Dokumen sumber:
▽

Header

cita-cita ardas

STASI WALIKUKUN, GEREJA YANG SATU, KUDUS, KATOLIK DAN APOSTOLIK.

SEJARAH SINGKAT GEREJA KATOLIK 
STASI SANTO YOHANES PEMBAPTIS WALIKUKUN. 
PAROKI KRISTUS RAJA NGRAMBE.
_______________________________________________________

 KATA PENGANTAR

Ibu , Bapak dan saudara-saudari yang terkasih seperjalanan iman. Puji syukur kami haturkan ke hadirat Tuhan Yesus Kristus yang telah memberkati kita semua, karena atas rahmat dan kasih-Nya, penulisan Sejarah Gereja Katolik Stasi Santo Yohanes Pembaptis Walikukun” ini sedikit bisa terwujud. Terdorong oleh sikap peduli terhadap gereja, maka kami berusaha mengumpulkan serpihan-serpihan kecil informasi berdasarkan data yang kami peroleh.

Perkembangan perjalanan sejarah berdirinya Gereja Katolik Stasi Santo Yohanes Pembaptis Walikukun ini, lahir sebagai gambaran nyata perjalanan hidup gereja katolik di Stasi Walikukun yang sampai sekarang.  Dan tentunya penulisan sejarah ini berkat bantuan dari berbagai pihak. Terutama para pelaku sejarah dan para tokoh umat yang kami wawancarai dalam rangka mendapatkan sumber sejarah tersebut.


STASI WILAYAH NGAWI BARAT.

Sejarah kelahiran dan perkembangan Stasi-stasi di wilayah Ngawi barat, khususnya wilayah barat bagian utara, tidak dapat dipisahkan dengan sejarah  ‘STASI KEDUNGMIRI’, ‘STASI MANTINGAN’, ‘STASI CENGKLIK’, ‘STASI GENDINGAN dan ‘STASI WALIKUKUN’. Sebab ke lima Stasi ini, masih termasuk dalam ‘Stasi-stasi di Wilayah Kawedanan Gendingan’. Wilayah Kawedanan Gendingan meliputi daerah Kecamatan Kedunggalar, Kecamatan Widodaren (Gendingan), dan Kecamatan Mantingan. Dan pada masa itu, yaitu ‘STASI KEDUNGMIRI’ merupakan pusat stasi.

△

Data yang ditampilkan:

▽

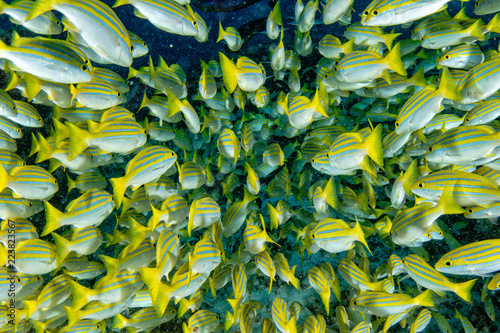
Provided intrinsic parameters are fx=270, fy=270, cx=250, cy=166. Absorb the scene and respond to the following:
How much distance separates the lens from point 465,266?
247 cm

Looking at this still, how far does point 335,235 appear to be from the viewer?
272 cm

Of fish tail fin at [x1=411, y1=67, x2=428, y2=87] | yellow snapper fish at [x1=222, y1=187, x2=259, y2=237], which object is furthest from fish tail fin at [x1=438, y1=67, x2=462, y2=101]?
yellow snapper fish at [x1=222, y1=187, x2=259, y2=237]

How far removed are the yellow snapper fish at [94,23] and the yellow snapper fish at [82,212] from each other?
1464mm

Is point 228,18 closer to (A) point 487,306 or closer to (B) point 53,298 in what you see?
(B) point 53,298

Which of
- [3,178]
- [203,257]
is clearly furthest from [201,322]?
[3,178]

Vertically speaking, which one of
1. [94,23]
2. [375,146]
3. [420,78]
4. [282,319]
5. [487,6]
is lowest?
[282,319]

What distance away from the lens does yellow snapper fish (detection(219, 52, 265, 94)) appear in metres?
2.92

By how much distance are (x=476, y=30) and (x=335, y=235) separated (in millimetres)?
2823

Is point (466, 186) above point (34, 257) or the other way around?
above

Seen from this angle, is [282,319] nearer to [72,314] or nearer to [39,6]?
[72,314]

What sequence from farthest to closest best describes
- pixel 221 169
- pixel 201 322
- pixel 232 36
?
pixel 232 36 → pixel 221 169 → pixel 201 322

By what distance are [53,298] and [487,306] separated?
5.53 meters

△

Permintaan: Tulis ulang kata demi kata bagian sejarah Stasi Walikukun di atas, mulai dari "STASI WALIKUKUN, GEREJA" sampai "yang kami peroleh.".

Keluaran lengkap:
STASI WALIKUKUN, GEREJA YANG SATU, KUDUS, KATOLIK DAN APOSTOLIK.

SEJARAH SINGKAT GEREJA KATOLIK 
STASI SANTO YOHANES PEMBAPTIS WALIKUKUN. 
PAROKI KRISTUS RAJA NGRAMBE.
_______________________________________________________

 KATA PENGANTAR

Ibu , Bapak dan saudara-saudari yang terkasih seperjalanan iman. Puji syukur kami haturkan ke hadirat Tuhan Yesus Kristus yang telah memberkati kita semua, karena atas rahmat dan kasih-Nya, penulisan Sejarah Gereja Katolik Stasi Santo Yohanes Pembaptis Walikukun” ini sedikit bisa terwujud. Terdorong oleh sikap peduli terhadap gereja, maka kami berusaha mengumpulkan serpihan-serpihan kecil informasi berdasarkan data yang kami peroleh.